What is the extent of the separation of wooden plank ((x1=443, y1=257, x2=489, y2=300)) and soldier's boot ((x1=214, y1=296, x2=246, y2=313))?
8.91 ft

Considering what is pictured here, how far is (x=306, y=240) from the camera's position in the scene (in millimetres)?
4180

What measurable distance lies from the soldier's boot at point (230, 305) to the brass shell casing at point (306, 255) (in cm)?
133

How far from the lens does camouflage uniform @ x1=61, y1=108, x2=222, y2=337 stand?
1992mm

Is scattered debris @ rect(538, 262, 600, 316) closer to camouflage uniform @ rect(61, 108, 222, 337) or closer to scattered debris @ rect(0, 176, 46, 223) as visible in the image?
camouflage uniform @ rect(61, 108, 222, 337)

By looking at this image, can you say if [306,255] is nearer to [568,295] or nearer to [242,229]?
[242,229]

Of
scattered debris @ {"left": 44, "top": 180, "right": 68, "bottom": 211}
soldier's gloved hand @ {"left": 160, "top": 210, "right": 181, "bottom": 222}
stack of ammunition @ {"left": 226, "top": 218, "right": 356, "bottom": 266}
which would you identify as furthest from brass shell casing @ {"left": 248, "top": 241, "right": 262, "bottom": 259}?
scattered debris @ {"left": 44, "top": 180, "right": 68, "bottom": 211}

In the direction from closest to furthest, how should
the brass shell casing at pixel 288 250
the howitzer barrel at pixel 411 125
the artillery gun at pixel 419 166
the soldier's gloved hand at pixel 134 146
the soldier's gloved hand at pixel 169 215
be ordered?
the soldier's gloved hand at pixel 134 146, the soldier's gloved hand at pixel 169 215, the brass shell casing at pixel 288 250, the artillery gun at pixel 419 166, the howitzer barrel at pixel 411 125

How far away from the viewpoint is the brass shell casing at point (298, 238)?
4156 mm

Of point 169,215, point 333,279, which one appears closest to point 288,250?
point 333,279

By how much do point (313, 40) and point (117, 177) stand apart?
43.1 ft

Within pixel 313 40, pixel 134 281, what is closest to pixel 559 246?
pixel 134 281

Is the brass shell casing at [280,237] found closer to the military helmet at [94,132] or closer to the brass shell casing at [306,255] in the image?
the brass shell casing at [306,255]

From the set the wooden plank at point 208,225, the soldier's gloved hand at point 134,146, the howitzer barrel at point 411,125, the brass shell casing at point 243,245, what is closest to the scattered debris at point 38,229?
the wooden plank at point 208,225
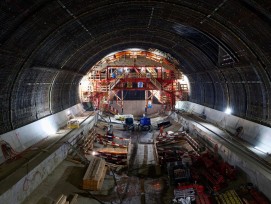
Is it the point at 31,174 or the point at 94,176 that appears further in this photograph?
the point at 94,176

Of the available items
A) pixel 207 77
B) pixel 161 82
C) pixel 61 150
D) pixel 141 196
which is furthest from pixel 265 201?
pixel 161 82

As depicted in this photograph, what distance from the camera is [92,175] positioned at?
37.4 ft

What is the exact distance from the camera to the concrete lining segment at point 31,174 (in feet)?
27.3

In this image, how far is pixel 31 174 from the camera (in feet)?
32.1

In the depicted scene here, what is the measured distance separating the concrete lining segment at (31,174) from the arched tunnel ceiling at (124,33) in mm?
2227

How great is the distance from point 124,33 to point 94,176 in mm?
13117

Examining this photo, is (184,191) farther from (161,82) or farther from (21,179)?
(161,82)

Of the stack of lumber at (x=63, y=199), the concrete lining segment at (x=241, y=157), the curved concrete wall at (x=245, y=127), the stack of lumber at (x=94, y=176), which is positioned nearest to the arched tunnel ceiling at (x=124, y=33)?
the curved concrete wall at (x=245, y=127)

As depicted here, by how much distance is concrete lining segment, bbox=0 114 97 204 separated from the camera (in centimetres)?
833

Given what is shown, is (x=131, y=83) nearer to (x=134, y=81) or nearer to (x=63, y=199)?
(x=134, y=81)

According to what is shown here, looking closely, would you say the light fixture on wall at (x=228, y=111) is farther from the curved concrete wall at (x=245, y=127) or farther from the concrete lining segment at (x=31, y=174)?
the concrete lining segment at (x=31, y=174)

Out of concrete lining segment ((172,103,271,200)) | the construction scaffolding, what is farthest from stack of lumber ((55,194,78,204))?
the construction scaffolding

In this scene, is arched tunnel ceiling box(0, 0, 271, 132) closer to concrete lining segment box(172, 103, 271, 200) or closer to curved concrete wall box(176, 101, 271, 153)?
curved concrete wall box(176, 101, 271, 153)

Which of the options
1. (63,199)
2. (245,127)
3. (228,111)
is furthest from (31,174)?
(228,111)
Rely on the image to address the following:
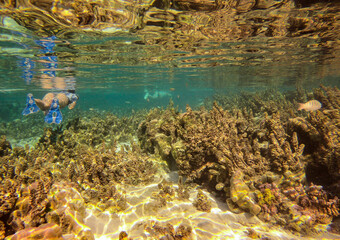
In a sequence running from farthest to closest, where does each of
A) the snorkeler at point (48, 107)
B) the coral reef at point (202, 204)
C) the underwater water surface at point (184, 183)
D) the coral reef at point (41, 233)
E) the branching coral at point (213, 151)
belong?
the snorkeler at point (48, 107)
the branching coral at point (213, 151)
the coral reef at point (202, 204)
the underwater water surface at point (184, 183)
the coral reef at point (41, 233)

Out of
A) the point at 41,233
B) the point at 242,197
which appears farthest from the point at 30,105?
the point at 242,197

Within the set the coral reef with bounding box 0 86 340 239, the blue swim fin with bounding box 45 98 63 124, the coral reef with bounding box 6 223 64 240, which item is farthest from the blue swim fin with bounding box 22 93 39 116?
the coral reef with bounding box 6 223 64 240

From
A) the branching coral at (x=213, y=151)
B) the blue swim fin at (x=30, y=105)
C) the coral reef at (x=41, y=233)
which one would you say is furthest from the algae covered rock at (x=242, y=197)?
the blue swim fin at (x=30, y=105)

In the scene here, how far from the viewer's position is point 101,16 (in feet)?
25.2

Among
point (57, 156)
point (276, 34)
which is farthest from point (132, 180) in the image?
point (276, 34)

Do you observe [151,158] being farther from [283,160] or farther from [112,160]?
[283,160]

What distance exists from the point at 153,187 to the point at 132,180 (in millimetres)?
786

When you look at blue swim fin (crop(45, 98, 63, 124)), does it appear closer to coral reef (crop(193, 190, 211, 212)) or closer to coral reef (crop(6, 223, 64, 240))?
coral reef (crop(6, 223, 64, 240))

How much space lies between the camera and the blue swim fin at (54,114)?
6.75 meters

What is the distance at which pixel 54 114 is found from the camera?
270 inches

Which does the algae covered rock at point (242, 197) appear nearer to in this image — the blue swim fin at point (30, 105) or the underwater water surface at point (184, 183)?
the underwater water surface at point (184, 183)

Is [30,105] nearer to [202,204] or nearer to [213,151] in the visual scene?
[213,151]

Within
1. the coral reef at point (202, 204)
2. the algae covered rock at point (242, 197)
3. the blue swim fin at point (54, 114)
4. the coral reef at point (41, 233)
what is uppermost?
the blue swim fin at point (54, 114)

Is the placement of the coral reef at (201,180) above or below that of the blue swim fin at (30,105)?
below
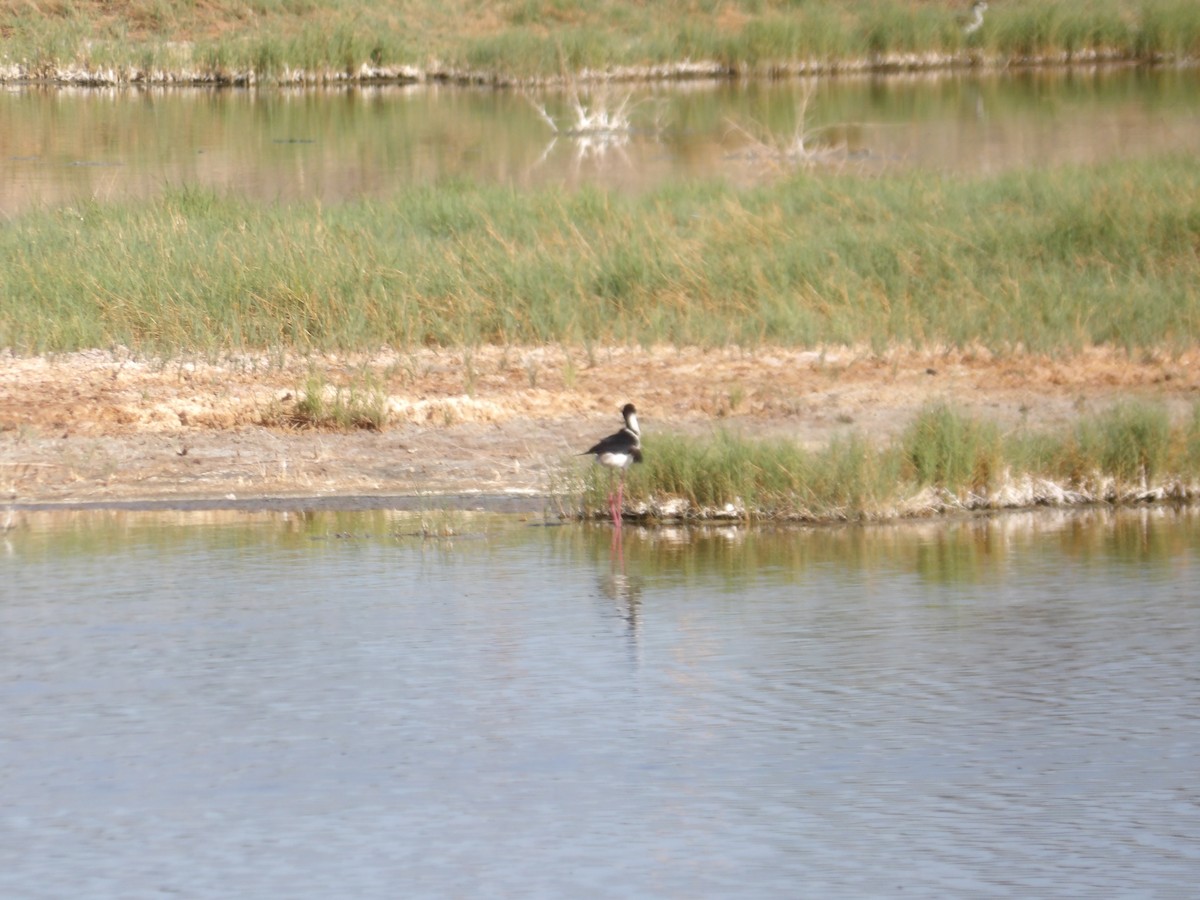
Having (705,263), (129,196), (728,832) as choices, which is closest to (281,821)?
(728,832)

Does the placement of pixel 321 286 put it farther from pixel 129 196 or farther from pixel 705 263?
pixel 129 196

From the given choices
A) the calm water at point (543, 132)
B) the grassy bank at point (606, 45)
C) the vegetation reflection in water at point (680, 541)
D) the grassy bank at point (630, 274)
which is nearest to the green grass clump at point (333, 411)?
the vegetation reflection in water at point (680, 541)

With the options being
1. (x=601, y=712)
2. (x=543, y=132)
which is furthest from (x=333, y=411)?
(x=543, y=132)

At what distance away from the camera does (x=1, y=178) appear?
27.3m

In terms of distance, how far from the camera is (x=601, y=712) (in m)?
7.68

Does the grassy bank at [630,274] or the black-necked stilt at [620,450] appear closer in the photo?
the black-necked stilt at [620,450]

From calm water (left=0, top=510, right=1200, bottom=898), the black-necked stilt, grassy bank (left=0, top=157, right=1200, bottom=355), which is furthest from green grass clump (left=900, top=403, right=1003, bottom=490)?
grassy bank (left=0, top=157, right=1200, bottom=355)

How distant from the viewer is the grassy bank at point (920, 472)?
1116cm

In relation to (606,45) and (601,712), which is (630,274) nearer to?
(601,712)

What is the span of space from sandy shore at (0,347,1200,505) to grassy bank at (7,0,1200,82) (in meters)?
30.9

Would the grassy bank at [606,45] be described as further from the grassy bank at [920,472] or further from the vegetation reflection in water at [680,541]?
the vegetation reflection in water at [680,541]

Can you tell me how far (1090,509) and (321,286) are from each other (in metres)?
6.39

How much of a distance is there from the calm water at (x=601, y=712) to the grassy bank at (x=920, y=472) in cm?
27

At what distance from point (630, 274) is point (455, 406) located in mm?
3112
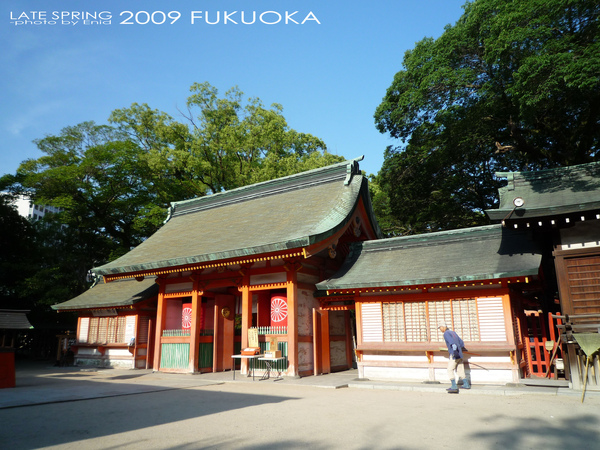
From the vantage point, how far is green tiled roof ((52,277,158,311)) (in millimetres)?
19609

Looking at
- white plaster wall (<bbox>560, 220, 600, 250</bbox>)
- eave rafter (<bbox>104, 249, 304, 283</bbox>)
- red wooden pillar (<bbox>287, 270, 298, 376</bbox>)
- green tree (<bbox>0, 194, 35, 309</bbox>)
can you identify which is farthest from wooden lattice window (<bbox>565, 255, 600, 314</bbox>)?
green tree (<bbox>0, 194, 35, 309</bbox>)

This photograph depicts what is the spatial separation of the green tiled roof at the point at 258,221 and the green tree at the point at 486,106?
707cm

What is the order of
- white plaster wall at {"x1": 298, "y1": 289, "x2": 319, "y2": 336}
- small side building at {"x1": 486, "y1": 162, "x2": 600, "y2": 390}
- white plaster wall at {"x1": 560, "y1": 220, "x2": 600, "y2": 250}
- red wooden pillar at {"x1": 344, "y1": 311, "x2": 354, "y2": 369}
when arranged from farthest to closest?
red wooden pillar at {"x1": 344, "y1": 311, "x2": 354, "y2": 369} → white plaster wall at {"x1": 298, "y1": 289, "x2": 319, "y2": 336} → white plaster wall at {"x1": 560, "y1": 220, "x2": 600, "y2": 250} → small side building at {"x1": 486, "y1": 162, "x2": 600, "y2": 390}

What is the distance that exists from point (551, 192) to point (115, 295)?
63.6 ft

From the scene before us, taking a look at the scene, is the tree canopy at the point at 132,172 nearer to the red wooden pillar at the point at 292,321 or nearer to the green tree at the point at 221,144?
the green tree at the point at 221,144

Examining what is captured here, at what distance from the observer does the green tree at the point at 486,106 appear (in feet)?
49.7

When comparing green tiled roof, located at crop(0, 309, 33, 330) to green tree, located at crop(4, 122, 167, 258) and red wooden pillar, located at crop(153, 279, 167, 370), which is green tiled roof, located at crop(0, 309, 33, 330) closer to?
red wooden pillar, located at crop(153, 279, 167, 370)

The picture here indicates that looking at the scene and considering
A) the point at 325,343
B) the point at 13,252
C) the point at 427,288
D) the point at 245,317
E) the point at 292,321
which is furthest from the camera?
the point at 13,252

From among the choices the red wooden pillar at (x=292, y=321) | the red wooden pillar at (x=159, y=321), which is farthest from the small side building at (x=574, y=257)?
the red wooden pillar at (x=159, y=321)

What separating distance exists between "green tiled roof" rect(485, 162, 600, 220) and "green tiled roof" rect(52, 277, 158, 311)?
15.4 metres

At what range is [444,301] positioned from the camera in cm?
1244

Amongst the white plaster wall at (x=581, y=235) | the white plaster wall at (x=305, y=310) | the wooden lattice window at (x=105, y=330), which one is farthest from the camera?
the wooden lattice window at (x=105, y=330)

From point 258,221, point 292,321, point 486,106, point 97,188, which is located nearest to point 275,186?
point 258,221

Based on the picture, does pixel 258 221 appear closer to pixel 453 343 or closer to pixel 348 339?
pixel 348 339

====

*What this task involves*. Copy out exactly the lines from the line with "What separating distance" to the end of the listing, including both of those lines, and give nothing else.

*Expected answer*.
What separating distance exists between "green tiled roof" rect(485, 162, 600, 220) and "green tiled roof" rect(52, 277, 158, 311)?
15.4 metres

At what range is [444,301] positioned from the camera in cm?
1244

Amongst the white plaster wall at (x=581, y=235) | the white plaster wall at (x=305, y=310) | the wooden lattice window at (x=105, y=330), which one is farthest from the camera?
the wooden lattice window at (x=105, y=330)

From point 258,221, point 292,321, point 486,106, point 97,188, which is located nearest to point 275,186?
point 258,221

Based on the picture, does pixel 258 221 appear closer to pixel 453 343 or closer to pixel 348 339?
pixel 348 339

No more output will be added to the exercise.